# Stated exercise
Convert the data into a two-column Markdown table headed Row and Line. Begin at the line containing "What distance is", run through the final line of the data, and omit blank lines and pictures.

# Rows

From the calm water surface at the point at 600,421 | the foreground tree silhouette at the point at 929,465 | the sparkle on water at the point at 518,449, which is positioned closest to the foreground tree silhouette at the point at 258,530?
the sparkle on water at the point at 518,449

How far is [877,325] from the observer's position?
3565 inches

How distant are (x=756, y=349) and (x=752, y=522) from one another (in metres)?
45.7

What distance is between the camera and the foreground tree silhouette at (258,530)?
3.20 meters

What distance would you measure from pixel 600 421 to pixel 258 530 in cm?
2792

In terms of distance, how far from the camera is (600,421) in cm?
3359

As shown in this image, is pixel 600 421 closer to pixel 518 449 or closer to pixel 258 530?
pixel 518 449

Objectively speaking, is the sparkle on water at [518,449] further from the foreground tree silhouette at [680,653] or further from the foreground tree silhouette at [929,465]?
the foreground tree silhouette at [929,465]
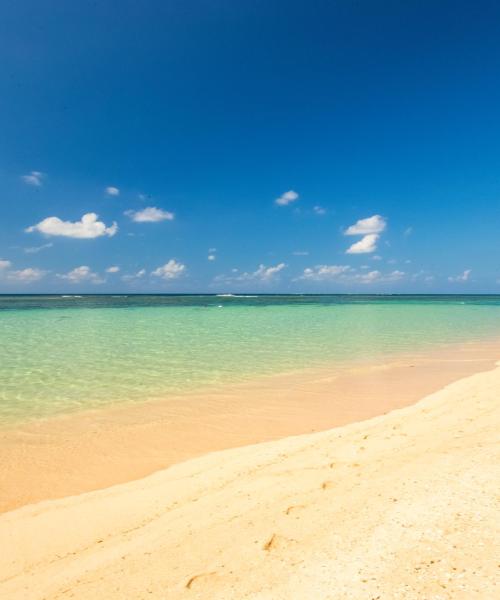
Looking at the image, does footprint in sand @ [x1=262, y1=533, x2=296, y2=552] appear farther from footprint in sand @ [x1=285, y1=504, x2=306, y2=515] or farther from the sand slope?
footprint in sand @ [x1=285, y1=504, x2=306, y2=515]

# Result of this exercise
| Row | Line |
|---|---|
| 1 | What distance is between the camera and the foreground tree silhouette at (258,530)? |
| 2 | 3.20 meters |
| 3 | What distance would you measure from pixel 600 421 to pixel 258 530 in cm? |
| 4 | 2792 |
| 5 | In terms of distance, how far from the camera is (600,421) in cm? |
| 6 | 3359 |
| 7 | As shown in this image, is pixel 600 421 closer to pixel 518 449 or closer to pixel 258 530? |
| 8 | pixel 518 449 |
| 9 | Objectively speaking, is the sparkle on water at [518,449] further from the foreground tree silhouette at [680,653] or further from the foreground tree silhouette at [929,465]? |
| 10 | the foreground tree silhouette at [929,465] |
| 11 | Looking at the image, does footprint in sand @ [x1=262, y1=533, x2=296, y2=552] appear farther from footprint in sand @ [x1=285, y1=504, x2=306, y2=515] or farther from the sand slope? |
| 12 | footprint in sand @ [x1=285, y1=504, x2=306, y2=515] |